→ Set tasks
(1) Retype the part of the RBI article starting with "The relaxations came" and going on through "cancelled after Apr. 1.".
(2) According to the RBI article, what limit on banks' net open rupee positions in the onshore market is still in place?
(3) List every calendar date given in the RBI article.

NEW DELHI – The Reserve Bank of India Monday unwound some of its recent regulatory restrictions on foreign exchange trading. The partial relaxation suggests that the central bank is only comfortable with hedging by corporates and still doesn't want a build-up of speculative positions in the currency market, said market participants. 

 

The relaxations came after RBI Governor Sanjay Malhotra earlier this month said that the recent regulatory measures in the foreign exchange segment were not permanent or structural.

 

The central bank, after market hours on Monday, withdrew measures issued on Apr. 1 that prohibited authorised dealers from offering resident and non-resident clients non-deliverable forward contracts involving the rupee. The RBI also rolled back curbs that barred banks from rebooking foreign ‌exchange derivative contracts cancelled after Apr. 1. 

 

The RBI said banks cannot undertake any foreign exchange derivative contract involving the rupee with their related parties, except in two cases. Banks can cancel and roll over foreign exchange derivative contracts involving the rupee with their related parties, and for transactions with unrelated non-resident users on a back-to-back basis, it said.

 

Market participants said by choosing to only rollback the Apr. 1 directions, the central bank has restored the space for normal hedging activity by corporates, which includes exporters and importers.

 

"In a nutshell, RBI has given back all previous rights to the corporates. Importers and exporters can now again rollover and cancel their forward positions whenever they want to," said Ritesh Bhansali, deputy chief executive officer at Mecklai Financial Services Ltd. "Cancelling and rolling over are important part of hedging forwards. Whenever market goes haywire for corporates, these tools are helpful." 

 

In a bid to prevent the rupee from depreciating to successive record lows following the US and Israel's attack on Iran on Feb. 28, the RBI on Mar. ‌27 had targeted arbitrage trades by mandating that banks trim their onshore net open positions to $100 million, hitting the popular trade in which banks buy dollars onshore and sell the greenback in NDF market to benefit from the spread. However, the measure failed to provide relief to the currency as banks closed the positions by offering them to corporates and related parties, dealers said.

 

Following this, the central bank doubled down on its support for the rupee and issued a second round of restrictions on Apr. 1, which led to the Indian currency jumping almost 2% against the dollar. It is these directions that the central bank has rolled back Monday with immediate effect. The $100 million limit on banks' net open rupee positions in the onshore market is still in place.

Records of spatial reasoning questions

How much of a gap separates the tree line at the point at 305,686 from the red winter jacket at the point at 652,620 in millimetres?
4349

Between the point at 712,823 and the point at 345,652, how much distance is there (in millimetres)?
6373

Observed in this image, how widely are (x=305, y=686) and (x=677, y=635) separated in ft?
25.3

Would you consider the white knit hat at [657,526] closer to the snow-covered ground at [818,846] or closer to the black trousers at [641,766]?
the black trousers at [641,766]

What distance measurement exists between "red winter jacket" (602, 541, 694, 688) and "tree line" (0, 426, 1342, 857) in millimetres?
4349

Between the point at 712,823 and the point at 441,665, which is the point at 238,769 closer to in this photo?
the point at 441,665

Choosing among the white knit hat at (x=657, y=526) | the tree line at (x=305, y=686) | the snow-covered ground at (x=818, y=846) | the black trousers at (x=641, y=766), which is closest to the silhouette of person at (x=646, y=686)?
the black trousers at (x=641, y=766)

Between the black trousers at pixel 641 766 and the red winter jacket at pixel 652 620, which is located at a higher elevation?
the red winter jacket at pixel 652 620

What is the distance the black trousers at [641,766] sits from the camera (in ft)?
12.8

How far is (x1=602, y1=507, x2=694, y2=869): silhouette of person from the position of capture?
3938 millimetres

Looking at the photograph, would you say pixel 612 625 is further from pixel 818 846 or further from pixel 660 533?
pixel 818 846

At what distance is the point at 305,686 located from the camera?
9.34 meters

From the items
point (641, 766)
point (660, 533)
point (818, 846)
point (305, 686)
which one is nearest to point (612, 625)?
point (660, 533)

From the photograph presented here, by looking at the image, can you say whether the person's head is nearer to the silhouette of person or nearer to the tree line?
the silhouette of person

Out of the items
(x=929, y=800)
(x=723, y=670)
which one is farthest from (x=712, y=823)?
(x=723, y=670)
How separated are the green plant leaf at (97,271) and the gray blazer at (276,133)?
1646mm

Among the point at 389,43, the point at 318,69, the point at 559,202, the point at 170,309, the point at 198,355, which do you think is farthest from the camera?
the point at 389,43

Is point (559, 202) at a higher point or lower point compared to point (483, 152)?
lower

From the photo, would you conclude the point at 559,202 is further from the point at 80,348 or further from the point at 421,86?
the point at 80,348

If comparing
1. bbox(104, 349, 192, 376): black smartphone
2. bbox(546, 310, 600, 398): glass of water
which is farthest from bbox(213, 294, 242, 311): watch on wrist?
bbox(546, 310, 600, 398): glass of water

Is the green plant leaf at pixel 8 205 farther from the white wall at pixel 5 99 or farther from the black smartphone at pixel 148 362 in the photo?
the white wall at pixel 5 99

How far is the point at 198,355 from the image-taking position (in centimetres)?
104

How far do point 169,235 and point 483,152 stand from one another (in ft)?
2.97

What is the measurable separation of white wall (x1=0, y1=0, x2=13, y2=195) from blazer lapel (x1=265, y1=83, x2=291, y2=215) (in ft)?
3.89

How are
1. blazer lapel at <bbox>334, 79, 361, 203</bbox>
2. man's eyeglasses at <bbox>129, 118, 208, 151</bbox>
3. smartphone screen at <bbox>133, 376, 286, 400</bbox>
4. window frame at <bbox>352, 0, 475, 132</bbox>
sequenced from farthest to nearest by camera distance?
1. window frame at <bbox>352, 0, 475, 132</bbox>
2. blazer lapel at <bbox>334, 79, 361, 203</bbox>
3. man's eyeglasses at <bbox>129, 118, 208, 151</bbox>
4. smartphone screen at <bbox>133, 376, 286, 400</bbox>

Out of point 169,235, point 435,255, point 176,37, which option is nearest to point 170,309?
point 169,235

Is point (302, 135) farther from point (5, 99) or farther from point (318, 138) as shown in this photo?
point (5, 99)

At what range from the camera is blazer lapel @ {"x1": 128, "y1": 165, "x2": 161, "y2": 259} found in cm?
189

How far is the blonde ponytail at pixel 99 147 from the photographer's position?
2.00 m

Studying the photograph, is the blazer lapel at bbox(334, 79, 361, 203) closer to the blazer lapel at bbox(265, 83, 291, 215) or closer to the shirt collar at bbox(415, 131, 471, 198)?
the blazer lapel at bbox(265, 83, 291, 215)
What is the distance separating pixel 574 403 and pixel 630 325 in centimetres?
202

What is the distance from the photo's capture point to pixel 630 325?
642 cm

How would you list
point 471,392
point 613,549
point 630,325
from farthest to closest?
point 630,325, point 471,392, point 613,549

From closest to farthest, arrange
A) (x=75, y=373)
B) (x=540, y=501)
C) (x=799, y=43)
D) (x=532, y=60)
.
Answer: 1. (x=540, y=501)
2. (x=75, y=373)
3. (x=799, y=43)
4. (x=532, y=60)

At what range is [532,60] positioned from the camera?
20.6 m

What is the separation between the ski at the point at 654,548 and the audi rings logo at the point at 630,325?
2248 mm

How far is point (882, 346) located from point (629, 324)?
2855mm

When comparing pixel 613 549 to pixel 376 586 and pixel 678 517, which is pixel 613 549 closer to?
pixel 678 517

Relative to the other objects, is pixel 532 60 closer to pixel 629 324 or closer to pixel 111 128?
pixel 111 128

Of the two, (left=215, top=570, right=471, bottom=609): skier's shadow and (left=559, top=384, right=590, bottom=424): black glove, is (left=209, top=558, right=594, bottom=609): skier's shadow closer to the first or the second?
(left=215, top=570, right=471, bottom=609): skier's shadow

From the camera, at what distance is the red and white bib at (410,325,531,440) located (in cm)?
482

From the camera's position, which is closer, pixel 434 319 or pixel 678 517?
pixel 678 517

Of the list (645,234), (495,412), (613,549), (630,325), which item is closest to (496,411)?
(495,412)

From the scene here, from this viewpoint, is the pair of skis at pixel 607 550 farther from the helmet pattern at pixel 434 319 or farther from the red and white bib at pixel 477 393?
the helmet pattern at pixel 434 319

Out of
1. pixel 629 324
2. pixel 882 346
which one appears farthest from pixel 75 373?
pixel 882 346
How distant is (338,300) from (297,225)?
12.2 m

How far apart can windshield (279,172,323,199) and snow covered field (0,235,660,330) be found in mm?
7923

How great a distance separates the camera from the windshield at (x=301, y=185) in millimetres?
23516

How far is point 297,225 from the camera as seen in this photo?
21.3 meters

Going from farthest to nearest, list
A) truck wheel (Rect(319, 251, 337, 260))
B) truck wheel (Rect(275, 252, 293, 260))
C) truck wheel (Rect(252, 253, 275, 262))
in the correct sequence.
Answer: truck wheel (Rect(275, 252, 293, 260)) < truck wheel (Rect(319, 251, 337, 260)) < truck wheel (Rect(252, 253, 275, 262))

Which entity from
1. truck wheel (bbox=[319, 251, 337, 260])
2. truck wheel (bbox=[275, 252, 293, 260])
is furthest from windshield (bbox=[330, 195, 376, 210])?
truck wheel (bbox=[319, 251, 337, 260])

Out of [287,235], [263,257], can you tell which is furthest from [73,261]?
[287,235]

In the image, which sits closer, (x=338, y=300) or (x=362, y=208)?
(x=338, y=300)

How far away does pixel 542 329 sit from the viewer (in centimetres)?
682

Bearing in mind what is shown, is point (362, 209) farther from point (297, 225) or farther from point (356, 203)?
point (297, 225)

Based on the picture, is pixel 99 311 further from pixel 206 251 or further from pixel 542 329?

→ Exercise solutions
(1)
The relaxations came after RBI Governor Sanjay Malhotra earlier this month said that the recent regulatory measures in the foreign exchange segment were not permanent or structural.

 

The central bank, after market hours on Monday, withdrew measures issued on Apr. 1 that prohibited authorised dealers from offering resident and non-resident clients non-deliverable forward contracts involving the rupee. The RBI also rolled back curbs that barred banks from rebooking foreign ‌exchange derivative contracts cancelled after Apr. 1.

(2) A $100 million limit on banks' net open rupee positions in the onshore market.

(3) Feb. 28, Mar. 27, Apr. 1